Często grała z zamkniętymi oczyma. Na pytanie, dlaczego, bez ogródek odparła, że nie może patrzeć... jak inni grają. Bywała trudna, nieznośna, nawet okrutna. Erwin Axer w „Kartkach z pamiętnika" opisał taką oto sytuację: Kiedy wielka Irena Eichlerówna przejęła rolę w „Karocy Świętych Sakramentów" Merimeego, dekoracje Jana Kosińskiego stały już na scenie. W centrum piękna kolumna. Aktorce się nie spodobała. Robiła wszystko, by ją usunąć. A gdy, pisze Axer, to się nie udało, wypowiedziała kolumnie wojnę; a to potykała się o nią w najmniej odpowiednim momencie, a to zastygała w połowie rozpoczętego gestu pokazując, że jej kolumna grać nie pozwala, to znów obrzucała ją spojrzeniem, z którego dziecko by pojęło, że taką kolumnę tylko zupełny idiota mógł wystawić. Czasem po prostu znikała za kolumną i w ogóle jej nie było.

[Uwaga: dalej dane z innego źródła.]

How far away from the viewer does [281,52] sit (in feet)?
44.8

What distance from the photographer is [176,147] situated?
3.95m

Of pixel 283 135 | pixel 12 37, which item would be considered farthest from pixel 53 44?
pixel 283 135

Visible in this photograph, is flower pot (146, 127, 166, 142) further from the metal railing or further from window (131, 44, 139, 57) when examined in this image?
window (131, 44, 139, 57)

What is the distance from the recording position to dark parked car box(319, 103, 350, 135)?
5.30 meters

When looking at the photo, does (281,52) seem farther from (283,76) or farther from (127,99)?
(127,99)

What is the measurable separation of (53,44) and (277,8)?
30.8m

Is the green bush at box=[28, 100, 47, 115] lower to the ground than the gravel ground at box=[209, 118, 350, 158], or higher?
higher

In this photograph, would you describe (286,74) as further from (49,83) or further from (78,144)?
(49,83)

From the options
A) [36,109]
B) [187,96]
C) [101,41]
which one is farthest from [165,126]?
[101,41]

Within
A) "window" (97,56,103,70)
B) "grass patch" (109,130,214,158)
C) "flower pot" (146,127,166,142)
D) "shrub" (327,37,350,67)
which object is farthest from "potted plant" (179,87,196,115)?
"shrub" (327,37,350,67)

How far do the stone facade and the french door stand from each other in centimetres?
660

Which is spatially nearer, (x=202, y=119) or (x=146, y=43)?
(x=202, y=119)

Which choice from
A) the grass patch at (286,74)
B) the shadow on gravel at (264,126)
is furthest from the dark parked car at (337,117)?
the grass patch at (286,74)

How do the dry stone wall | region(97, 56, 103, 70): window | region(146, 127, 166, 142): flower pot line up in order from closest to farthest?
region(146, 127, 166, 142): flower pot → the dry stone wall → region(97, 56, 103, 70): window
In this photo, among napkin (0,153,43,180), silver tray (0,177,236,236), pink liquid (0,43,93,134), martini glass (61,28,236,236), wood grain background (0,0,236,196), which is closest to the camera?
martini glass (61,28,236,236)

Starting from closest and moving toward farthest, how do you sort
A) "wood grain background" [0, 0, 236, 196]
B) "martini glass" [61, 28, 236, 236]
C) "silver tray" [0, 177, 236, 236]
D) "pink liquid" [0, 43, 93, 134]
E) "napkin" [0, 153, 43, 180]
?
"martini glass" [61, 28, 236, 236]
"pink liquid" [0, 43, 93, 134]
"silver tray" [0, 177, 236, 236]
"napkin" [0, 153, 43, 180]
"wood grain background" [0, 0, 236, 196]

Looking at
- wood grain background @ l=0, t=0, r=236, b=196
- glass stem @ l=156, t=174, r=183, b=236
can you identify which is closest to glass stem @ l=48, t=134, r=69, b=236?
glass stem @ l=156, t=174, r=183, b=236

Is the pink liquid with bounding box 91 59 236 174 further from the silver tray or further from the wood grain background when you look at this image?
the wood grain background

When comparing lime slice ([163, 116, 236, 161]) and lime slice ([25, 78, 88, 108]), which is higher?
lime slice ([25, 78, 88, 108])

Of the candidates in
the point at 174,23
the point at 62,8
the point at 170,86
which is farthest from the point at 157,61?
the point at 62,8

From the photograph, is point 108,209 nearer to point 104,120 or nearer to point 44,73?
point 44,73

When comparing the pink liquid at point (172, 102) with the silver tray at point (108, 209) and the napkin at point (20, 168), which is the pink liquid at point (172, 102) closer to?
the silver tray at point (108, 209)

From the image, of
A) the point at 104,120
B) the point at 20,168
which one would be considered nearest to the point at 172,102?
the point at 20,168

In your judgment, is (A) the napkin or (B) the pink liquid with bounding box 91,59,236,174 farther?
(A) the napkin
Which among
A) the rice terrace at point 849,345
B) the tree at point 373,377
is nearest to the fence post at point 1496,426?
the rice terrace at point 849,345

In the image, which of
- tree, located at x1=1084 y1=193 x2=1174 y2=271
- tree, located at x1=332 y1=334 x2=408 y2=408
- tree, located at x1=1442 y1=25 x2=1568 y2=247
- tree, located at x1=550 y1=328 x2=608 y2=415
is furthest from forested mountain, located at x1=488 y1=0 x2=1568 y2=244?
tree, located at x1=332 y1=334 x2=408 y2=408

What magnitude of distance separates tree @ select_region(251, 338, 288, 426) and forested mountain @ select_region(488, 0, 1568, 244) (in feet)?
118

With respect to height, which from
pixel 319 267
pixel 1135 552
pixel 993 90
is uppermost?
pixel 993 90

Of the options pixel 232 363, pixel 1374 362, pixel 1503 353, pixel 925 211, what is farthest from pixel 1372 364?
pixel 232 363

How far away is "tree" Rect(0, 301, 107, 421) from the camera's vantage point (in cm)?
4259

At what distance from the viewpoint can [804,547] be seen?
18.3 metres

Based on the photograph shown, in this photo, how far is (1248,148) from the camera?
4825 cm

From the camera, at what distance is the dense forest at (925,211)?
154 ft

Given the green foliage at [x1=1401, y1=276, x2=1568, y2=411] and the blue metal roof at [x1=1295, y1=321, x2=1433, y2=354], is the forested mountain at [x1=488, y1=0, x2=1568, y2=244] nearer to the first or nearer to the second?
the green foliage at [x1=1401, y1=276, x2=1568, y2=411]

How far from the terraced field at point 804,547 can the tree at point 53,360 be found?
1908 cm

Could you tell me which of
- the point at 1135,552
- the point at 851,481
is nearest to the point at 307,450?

Scenograf znosił to kilka dni. Czwartego, kwituje Axer, usłyszałem w ciemności łkanie. Kosiński płakał jak dziecko...
Natrafiłam na notatki Axera szukając teatralnej anegdoty na święta. Myślałam o czymś do śmiechu, o aniołkach, osiołku w stajence, a tu nagle wyskoczyła Eichlerówna zza kolumny. W sumie, można by się nawet z tego uśmiać. Dostojna heroina wojująca ze słupem. Można by zrywać boki, gdyby nie reakcja uznanego scenografa.
Jakiś morał na święta płynie z tej historii? Może taki, że długie milczenie potrafi być gorsze niż najbardziej okrutne słowa?